__EXERCISE INSTRUCTIONS__:
1. Summarize the agreement passage in two sentences.
2. Write the next part of the agreement passage on the Company's manager and members, starting after its last sentence.
--- start of DOCUMENT PASSAGE ---
ARTICLE 7. REMOVAL OF MANAGER
7.01 (a) The Members may remove a Manager before the
expiration of the Manager's term specified in this Agreement by
the affirmative vote of all of the Members.
(b) At any meeting of Members called expressly for the
purpose, a Manager may be removed for any reason, with or
without cause, on a resolution unanimously adopted by the
Members.
ARTICLE 8. ACTION BY MANAGER
8.01 The Manager has full authority to act on behalf of the
Company and its Members in its best interest.
ARTICLE 9. COMPENSATION OF MANAGER
9.01 It is acknowledged that the Manager has other business
interests to which the Manager devotes part of the Manager's time.
The Manager shall devote such time to the conduct of the business
of the Company as the Manager, in the Manager's own good faith
and discretion which it believes necessary for the successful
operation of the business.
9.02 The Manager shall be entitled to receipt of the
Management Fee as compensation for the Manager's services as
provided in this Agreement and determined by the Members, and
to reimbursement for all expenses reasonably incurred by the
Manager in the performance of the Manager's duties.
ARTICLE 10. EXECUTION OF DOCUMENTS
10.01 The Manager has the authority to execute documents
and instruments for the acquisition, mortgage, or disposal of
property on behalf of the Company, to enter into and bind the
Company to contractual relations and receive and disburse
funds on behalf of the Company.
ARTICLE 11. MEETINGS OF MEMBERS
11.01 (a) No meetings of Members are required. However,
to the extent meetings are held, all meetings of Members will
take place at 0000 Xxxxxx Xxxxxx, Xxx Xxxxxxx, Xxxxxxxxxx.
--- end of DOCUMENT PASSAGE ---
--- start of EXCERPTED DATA ---
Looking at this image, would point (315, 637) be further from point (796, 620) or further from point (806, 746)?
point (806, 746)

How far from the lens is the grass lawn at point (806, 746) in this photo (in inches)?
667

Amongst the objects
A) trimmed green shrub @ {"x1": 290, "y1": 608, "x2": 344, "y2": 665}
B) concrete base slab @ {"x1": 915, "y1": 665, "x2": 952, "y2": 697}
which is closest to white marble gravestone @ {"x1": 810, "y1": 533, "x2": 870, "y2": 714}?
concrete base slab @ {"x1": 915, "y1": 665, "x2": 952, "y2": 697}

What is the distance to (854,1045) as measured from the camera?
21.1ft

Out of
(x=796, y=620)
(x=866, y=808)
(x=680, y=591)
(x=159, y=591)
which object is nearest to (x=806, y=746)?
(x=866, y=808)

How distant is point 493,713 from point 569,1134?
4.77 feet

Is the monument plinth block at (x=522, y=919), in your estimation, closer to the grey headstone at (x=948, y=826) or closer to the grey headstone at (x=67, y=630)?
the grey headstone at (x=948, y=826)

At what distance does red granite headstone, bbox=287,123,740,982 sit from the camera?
--- end of EXCERPTED DATA ---
__RESULTS FOR EACH TASK__:
1. The Members may remove a Manager before the end of the Manager's term, with or without cause, but only by a unanimous vote or a resolution unanimously adopted. The Manager has full authority to act on the Company's behalf, including executing property documents, binding the Company to contracts, and receiving and disbursing funds, and is entitled to a Management Fee and to reimbursement of reasonably incurred expenses.

2.
(b) Any Member may call a special meeting by giving
at least ten (10) days' written notice to all other Members. The
notice must specify the date, time, and place of the special
meeting and the purpose for calling the meeting. Notice of the
meeting must be delivered personally to the Members or sent to
each Member by United States mail or facsimile machine at the
Member's address as shown on the records of the Company.
For mailed notice, the notice must be deposited in the United
States mail at least twelve (12) days before the time the meeting
is held.
(c) The transactions of the Members at any meeting,
however called or noticed, or wherever held, shall be as valid as
though transacted at a meeting duly held after call and notice
if a quorum is present and if, either before or after the meeting,
each Member not present signs a written waiver of Notice, a
consent to the holding of the meeting, or an approval of the
minutes of the meeting.
(d) Members may participate in the meeting through
the use of a conference telephone or similar communications
equipment, provided that all Members participating in the
meeting can hear one another.
(e) The Members shall keep or cause to be kept
with the books and records of the Company full and accurate
minutes of all meetings, notices and waivers of notices of
meetings, and all written consents in lieu of meetings.
ARTICLE 12. QUORUM
12.01 At all meetings of the Members, a majority of
Members must be present to constitute a quorum for transaction
of business.
ARTICLE 13. ACTIONS BY MEMBERS AND
VOTING RIGHTS
13.01 Votes Required to Act. Except for those acts requiring
unanimous consent, an act of the Members of record is effective if
the majority of Members' votes adopt the act at a meeting at which
a quorum of Members is present. The voting rights of the Members
are to be distributed equally, one vote per Member, to each
Member of the Company.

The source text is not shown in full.